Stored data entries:
------------------------------------------------------------
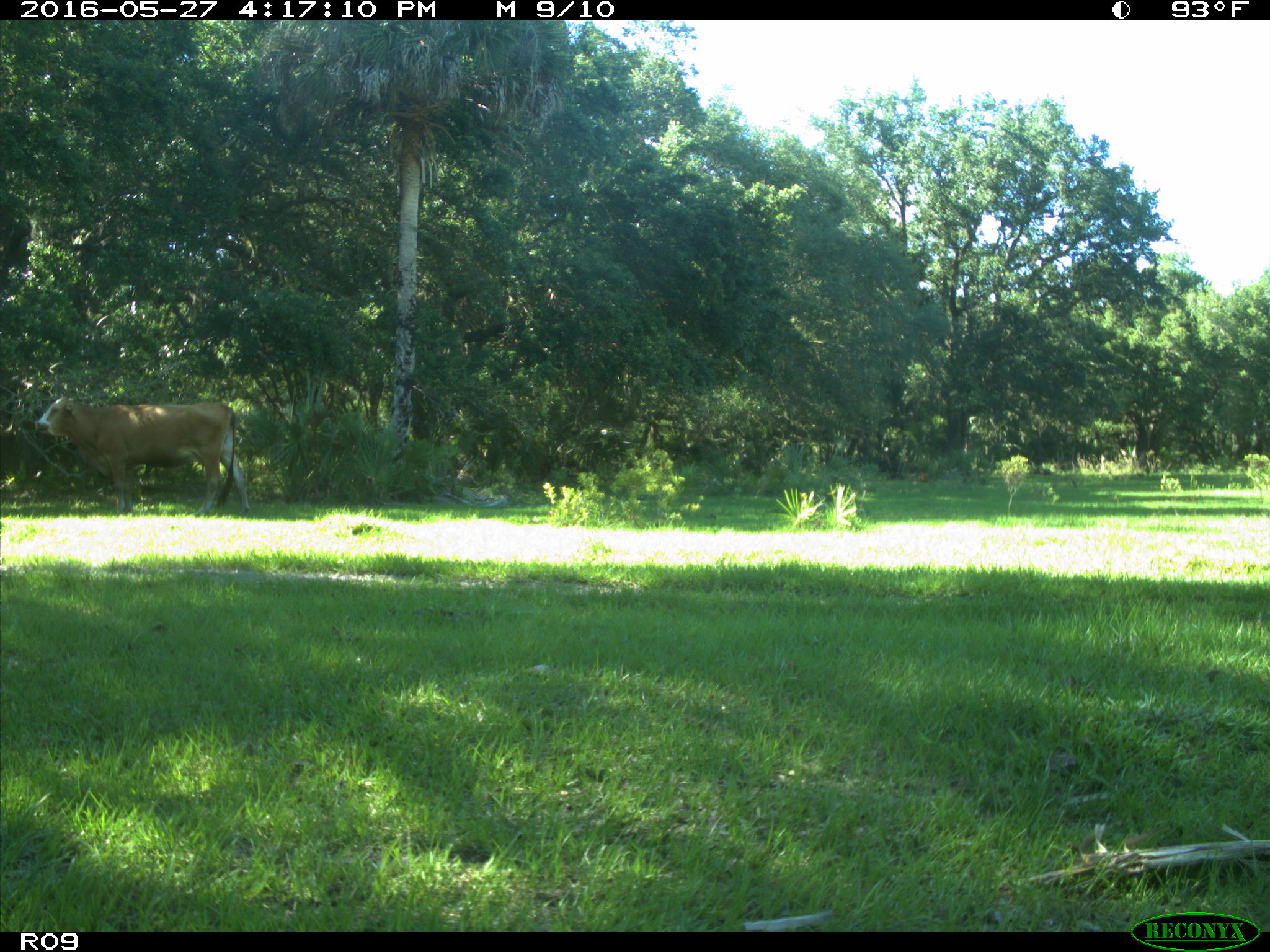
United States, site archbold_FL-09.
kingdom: Animalia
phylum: Chordata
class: Mammalia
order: Artiodactyla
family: Bovidae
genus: Bos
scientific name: Bos taurus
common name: domestic cow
Bos taurus (domestic cow).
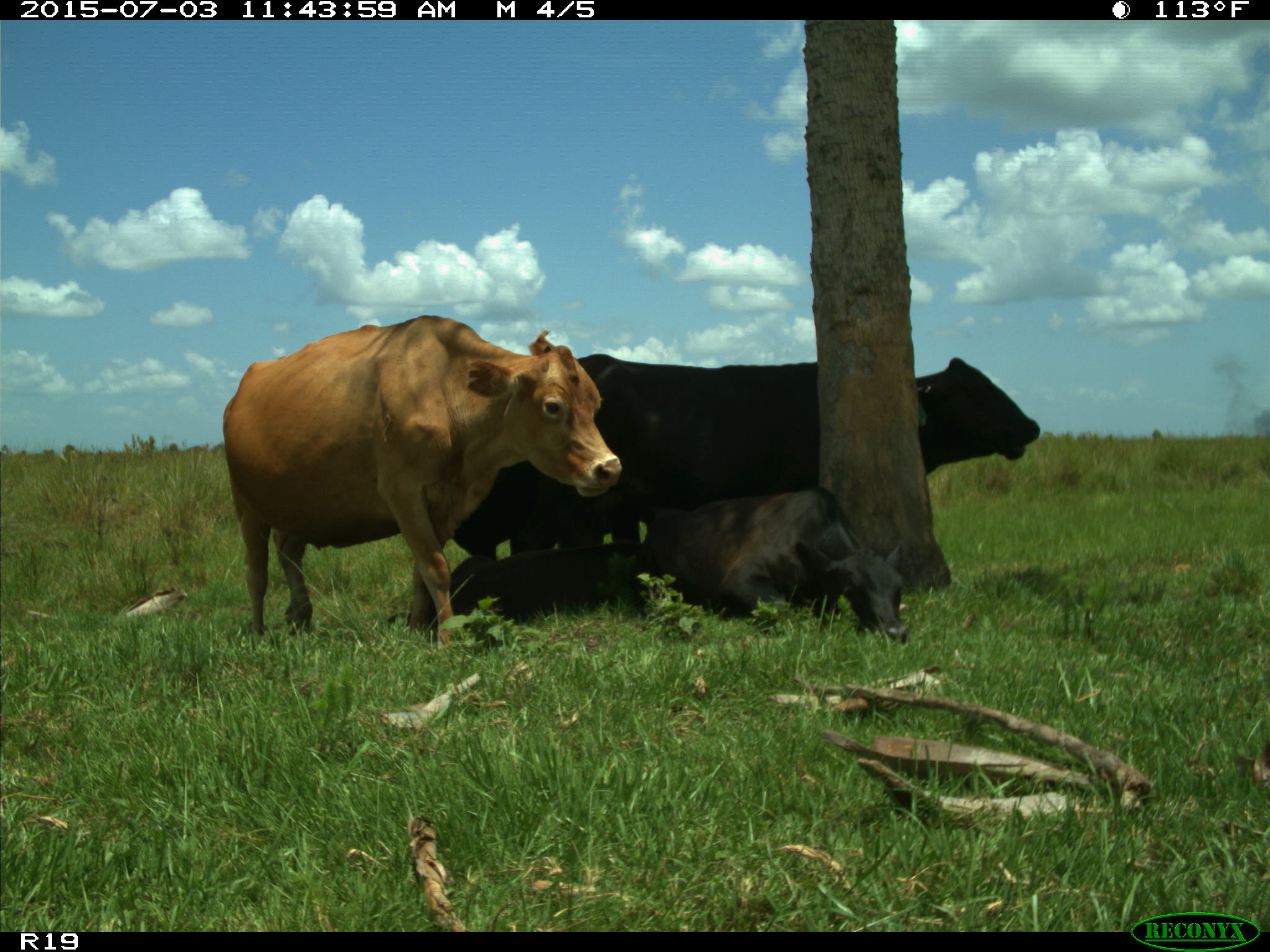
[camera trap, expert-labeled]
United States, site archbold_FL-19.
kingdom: Animalia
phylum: Chordata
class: Mammalia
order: Artiodactyla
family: Bovidae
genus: Bos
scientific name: Bos taurus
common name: domestic cow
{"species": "Bos taurus (domestic cow)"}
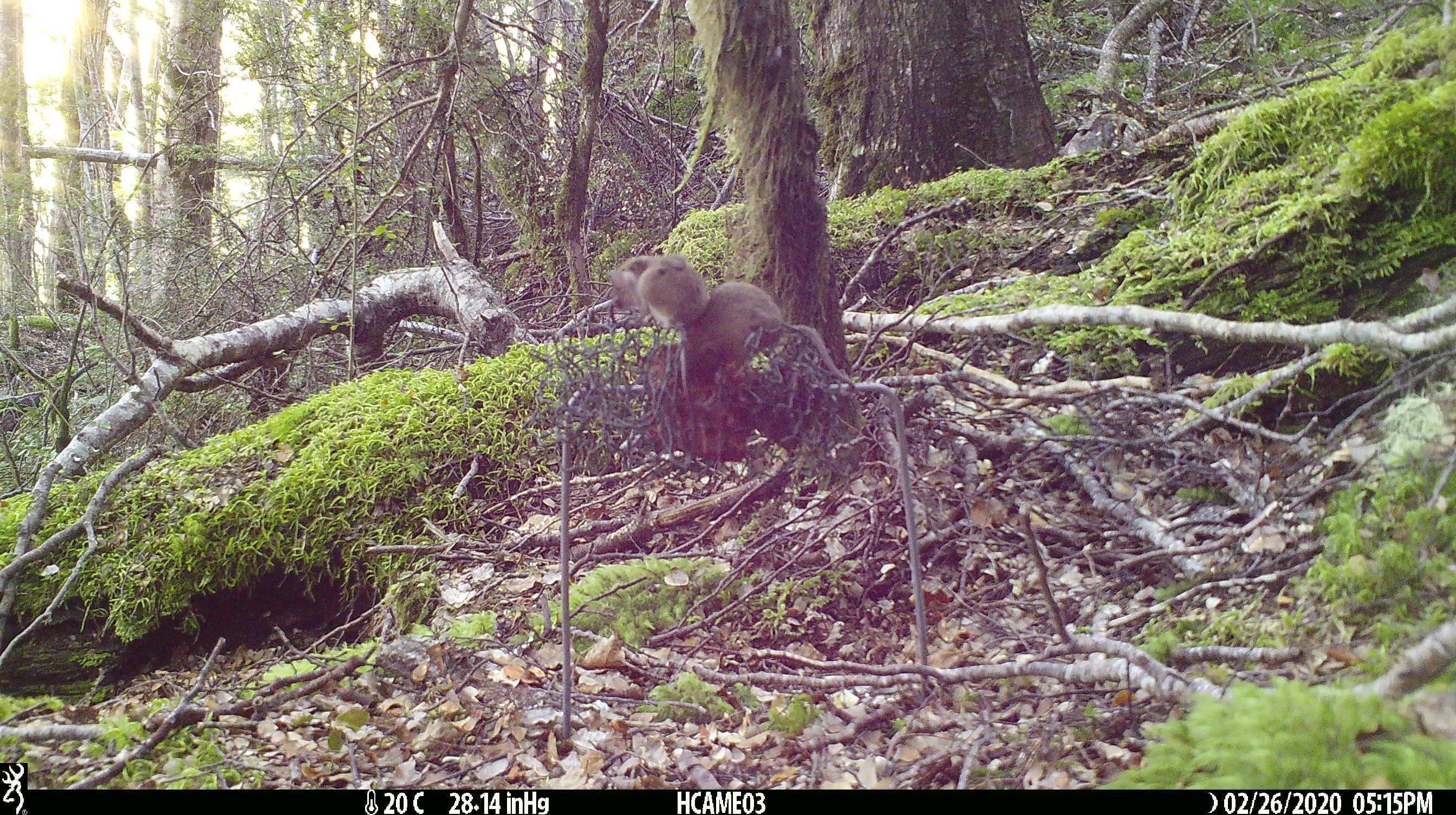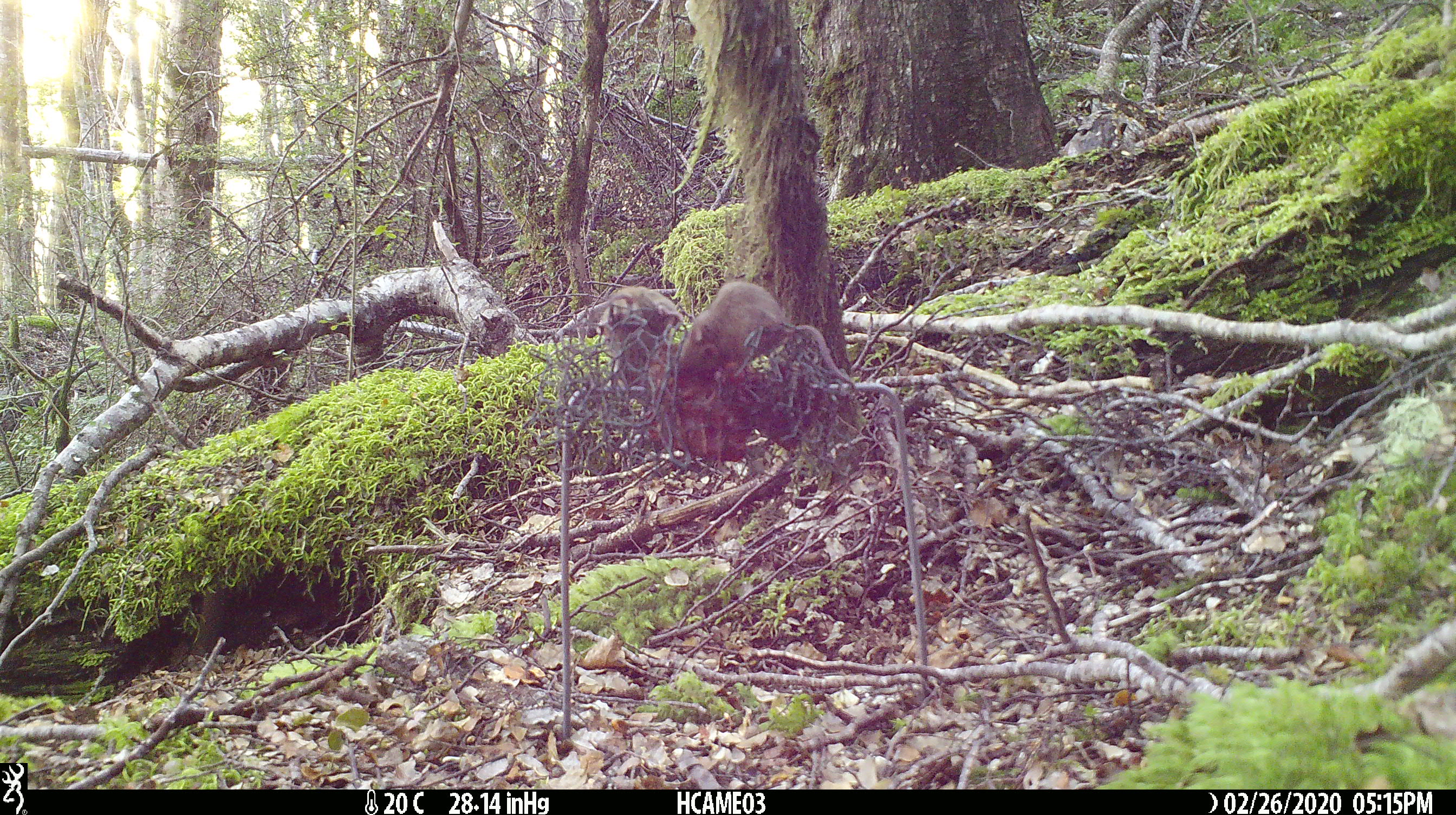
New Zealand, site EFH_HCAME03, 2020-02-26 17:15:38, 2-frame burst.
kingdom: Animalia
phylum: Chordata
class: Mammalia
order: Rodentia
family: Muridae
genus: Mus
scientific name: Mus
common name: mouse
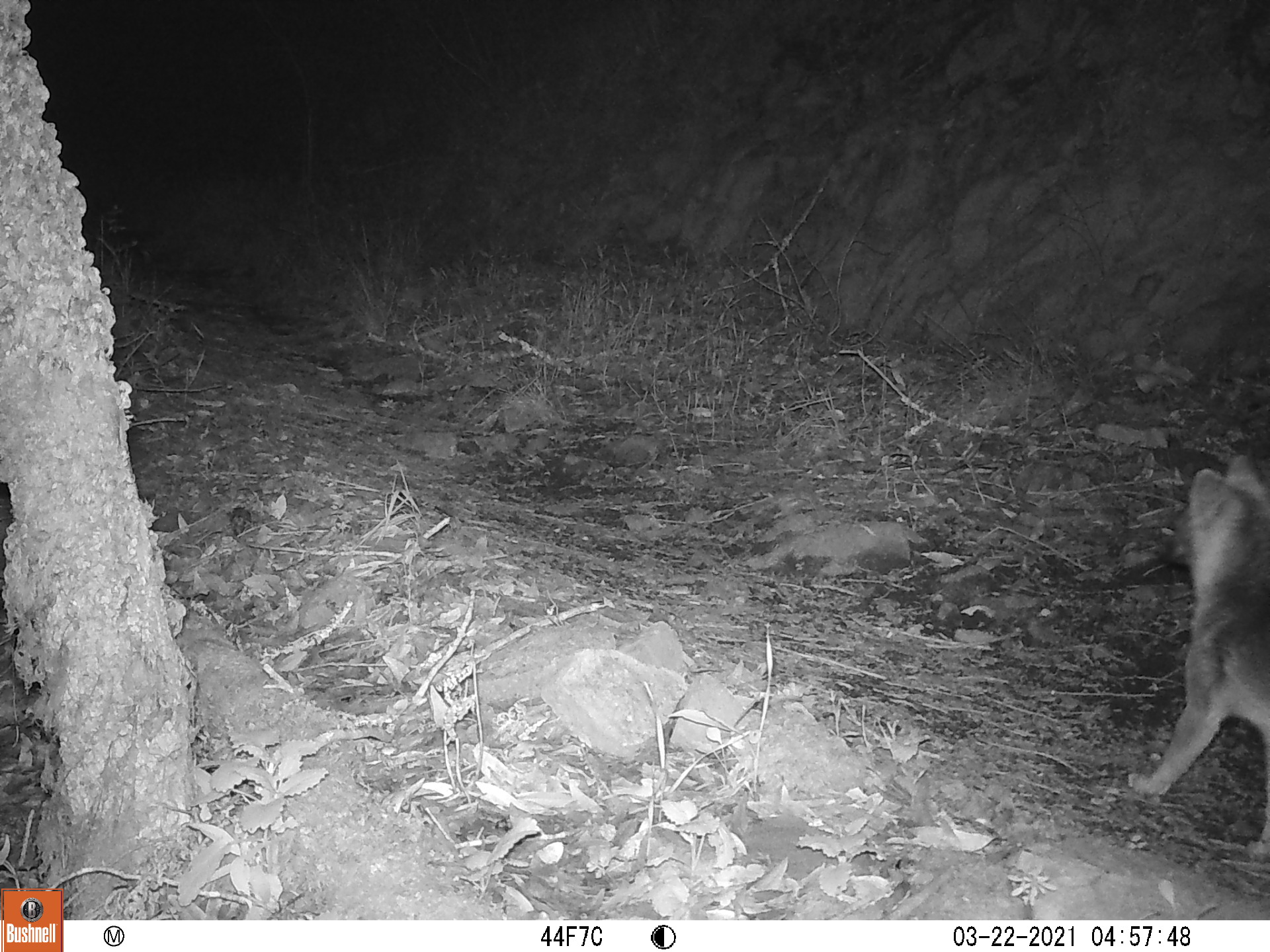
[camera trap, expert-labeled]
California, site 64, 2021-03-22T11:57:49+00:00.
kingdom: Animalia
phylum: Chordata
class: Mammalia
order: Carnivora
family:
------------------------------------------------------------
◆ Problem description
Would you write out the data exactly, with no pictures in the copy?

◆ Solution for this task
United States, site archbold_FL-09.
kingdom: Animalia
phylum: Chordata
class: Mammalia
order: Artiodactyla
family: Bovidae
genus: Bos
scientific name: Bos taurus
common name: domestic cow
Bos taurus (domestic cow).
[camera trap, expert-labeled]
United States, site archbold_FL-19.
kingdom: Animalia
phylum: Chordata
class: Mammalia
order: Artiodactyla
family: Bovidae
genus: Bos
scientific name: Bos taurus
common name: domestic cow
{"species": "Bos taurus (domestic cow)"}
New Zealand, site EFH_HCAME03, 2020-02-26 17:15:38, 2-frame burst.
kingdom: Animalia
phylum: Chordata
class: Mammalia
order: Rodentia
family: Muridae
genus: Mus
scientific name: Mus
common name: mouse
[camera trap, expert-labeled]
California, site 64, 2021-03-22T11:57:49+00:00.
kingdom: Animalia
phylum: Chordata
class: Mammalia
order: Carnivora
family:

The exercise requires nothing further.